Whenever a picture appears in the records, exclude it, and transcribe everything else exactly.

□ □ □ □ □

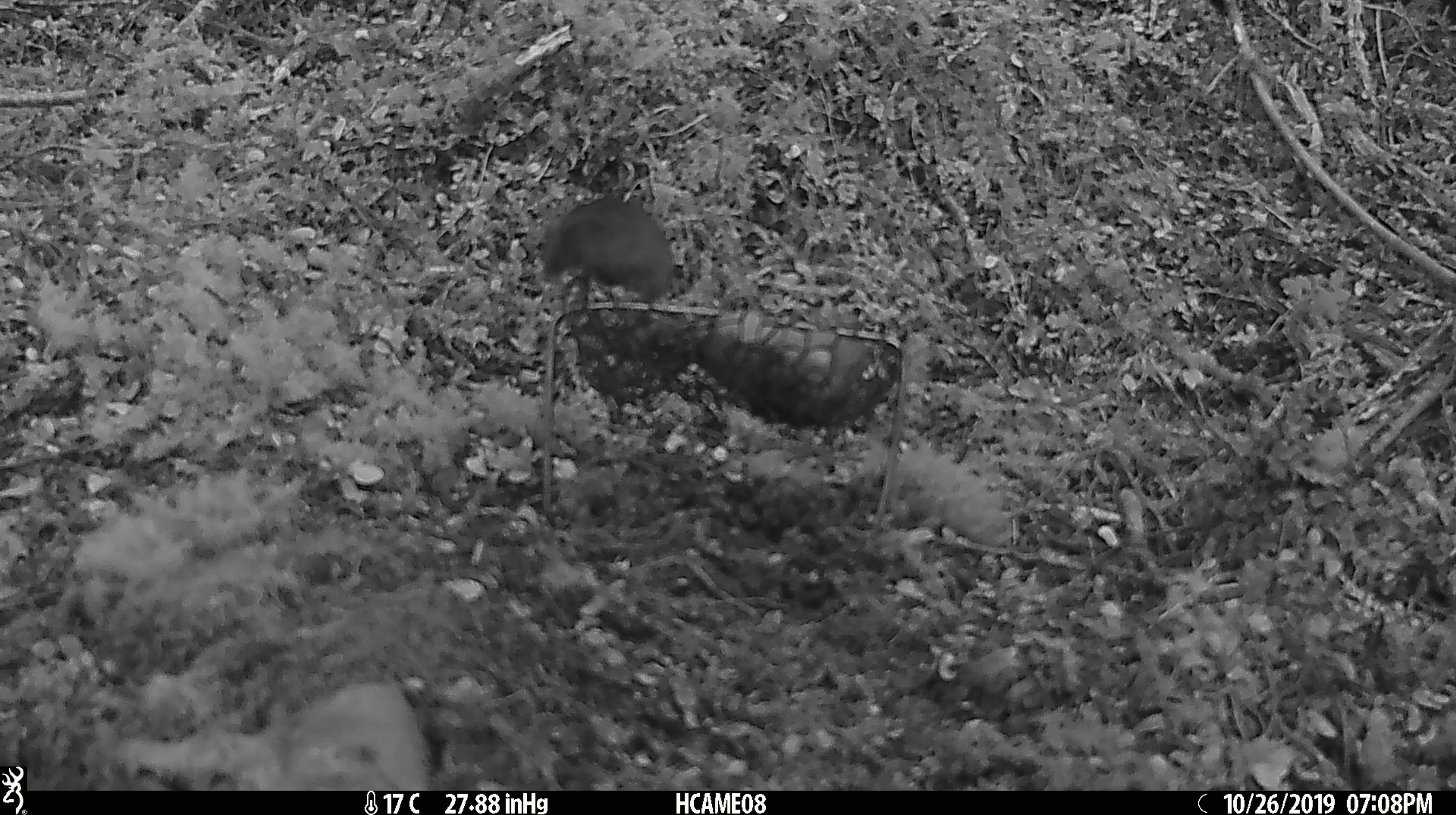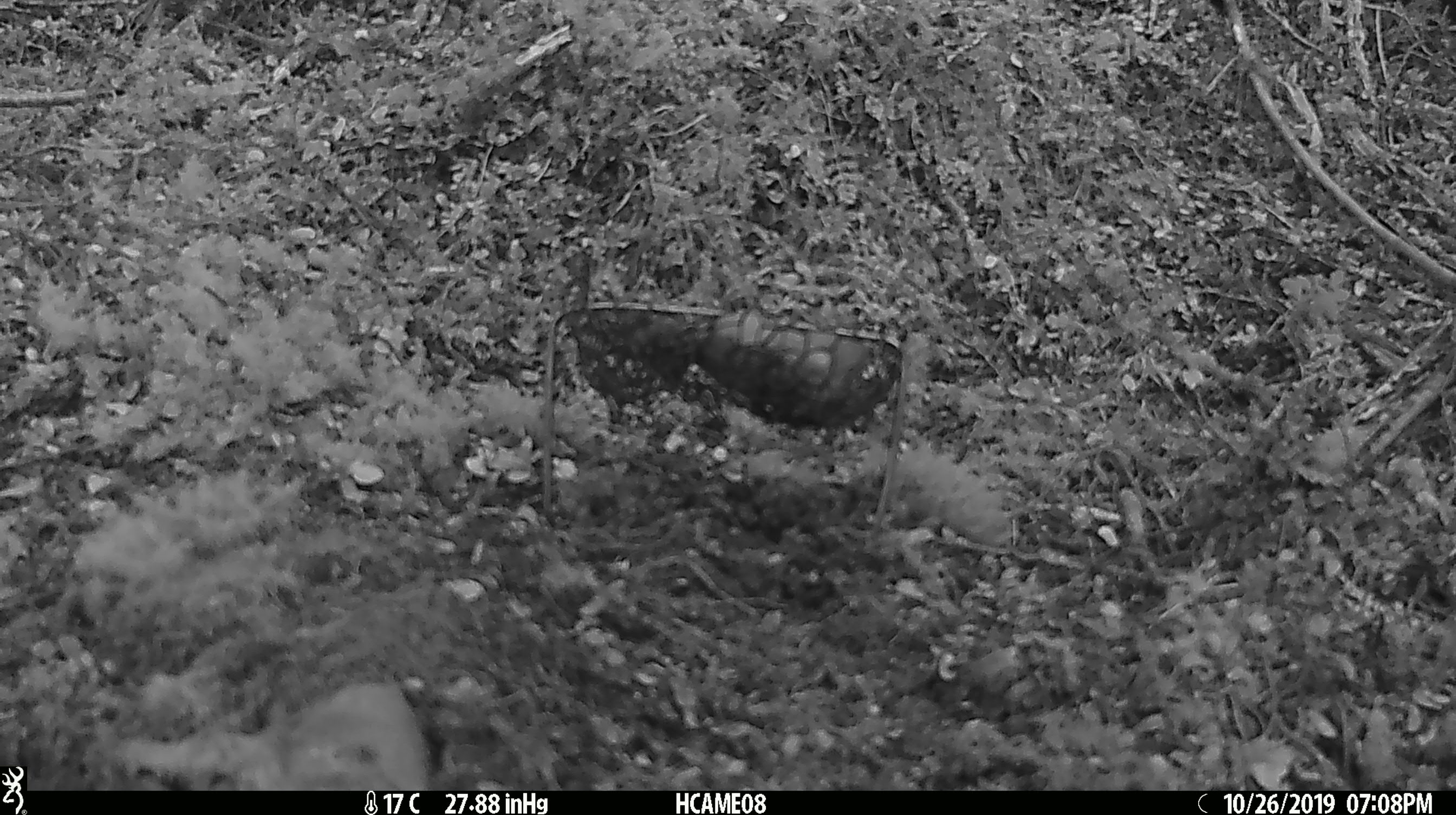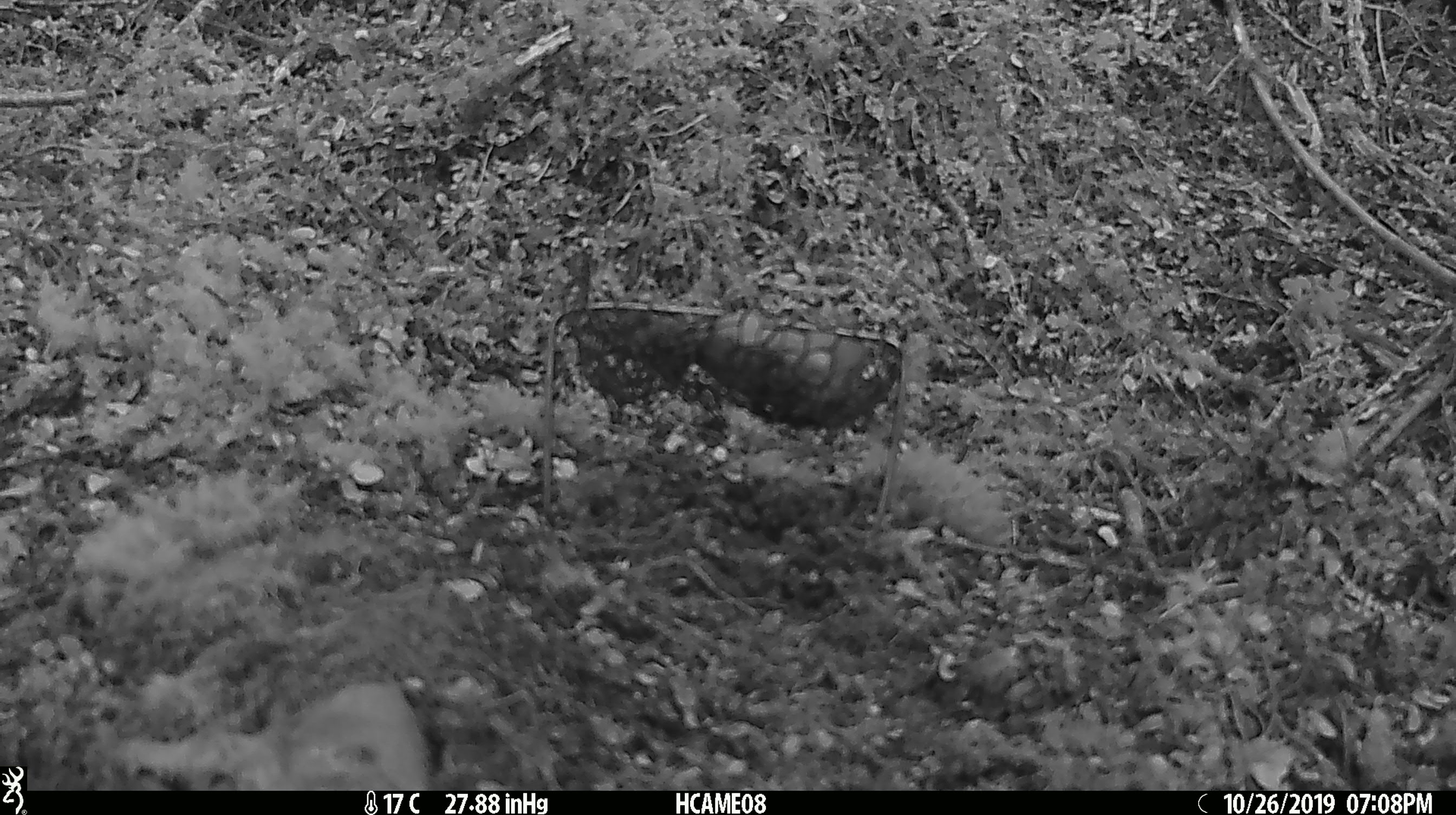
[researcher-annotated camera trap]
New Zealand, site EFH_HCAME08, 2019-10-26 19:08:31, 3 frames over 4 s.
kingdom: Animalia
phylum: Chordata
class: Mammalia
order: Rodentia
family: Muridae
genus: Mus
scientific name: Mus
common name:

□ □ □ □ □

• Output for this exercise:
[researcher-annotated camera trap]
New Zealand, site EFH_HCAME08, 2019-10-26 19:08:31, 3 frames over 4 s.
kingdom: Animalia
phylum: Chordata
class: Mammalia
order: Rodentia
family: Muridae
genus: Mus
scientific name: Mus
common name:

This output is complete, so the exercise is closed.